Hi Folks,
I've been playing with data annotation using clickhouse. Meaning, i have a *very* large dataset (>10Tbyte) that i would like to annotate using the command line client of clickhouse. Now, for small sets of this data this works, but there seems to be a problem that buffers are either too big or clickhouse waits for the input to finish. Either way, it does not seem to work.
Here is an example command:
while true; do echo $(((RANDOM)%2)); done | pv -lc -N "INPUT" | clickhouse-client -q "select input, Name from (Select input from STDIN) any left join (select 0 as input, 'zero' as Name union all select 1 as input, 'one' as Name) using input" --external --file=- --name=STDIN --structure='input UInt8' | pv -lc -N "OUTPUT" > /dev/null
Basically, i input 0 or 1 from the commandline at random, and annotate it with a static table that turns the number into a string. Output looks like this:
1 one
1 one
0 zero
1 one
0 zero
1 one
1 one
0 zero
1 one
0 zero
which is exactly what i am looking for. (well not exactly this, my query is more complicated, but as an example this should do)
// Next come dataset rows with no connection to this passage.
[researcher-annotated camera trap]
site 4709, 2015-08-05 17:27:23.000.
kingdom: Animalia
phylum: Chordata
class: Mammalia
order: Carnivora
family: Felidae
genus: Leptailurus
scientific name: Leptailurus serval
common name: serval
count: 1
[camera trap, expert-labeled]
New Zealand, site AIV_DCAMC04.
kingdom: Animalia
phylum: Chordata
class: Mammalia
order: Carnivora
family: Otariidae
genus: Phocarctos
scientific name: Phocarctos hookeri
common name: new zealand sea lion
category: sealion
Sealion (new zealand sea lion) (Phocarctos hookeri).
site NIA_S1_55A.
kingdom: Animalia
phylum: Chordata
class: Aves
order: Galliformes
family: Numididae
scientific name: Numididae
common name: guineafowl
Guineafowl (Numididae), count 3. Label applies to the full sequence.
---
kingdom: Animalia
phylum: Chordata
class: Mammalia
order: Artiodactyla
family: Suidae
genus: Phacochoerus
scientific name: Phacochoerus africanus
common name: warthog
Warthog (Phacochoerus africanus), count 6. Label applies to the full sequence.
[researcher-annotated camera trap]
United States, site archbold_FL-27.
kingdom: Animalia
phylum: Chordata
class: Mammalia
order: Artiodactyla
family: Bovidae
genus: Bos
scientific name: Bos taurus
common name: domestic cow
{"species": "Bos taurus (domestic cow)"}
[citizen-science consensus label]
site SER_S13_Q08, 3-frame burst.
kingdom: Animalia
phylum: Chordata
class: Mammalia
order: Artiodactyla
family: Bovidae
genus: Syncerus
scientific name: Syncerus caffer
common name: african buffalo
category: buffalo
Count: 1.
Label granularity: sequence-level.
When running this indefinitely, clickhouse seems to use a huge internal buffer on this for the results. The memory of the client does not go up, but the servers just eats more and more memory when the result is quite clear after each line has been finished. (after inputing more than 10Gbyte of 0's there is still not a single line out output)
Is there a way to stop the client/server from caching the result and flushing it right away back to STDOUT ?
NOTE: pv is only used here to show the input/output rates. It can be removed at and the command will still run.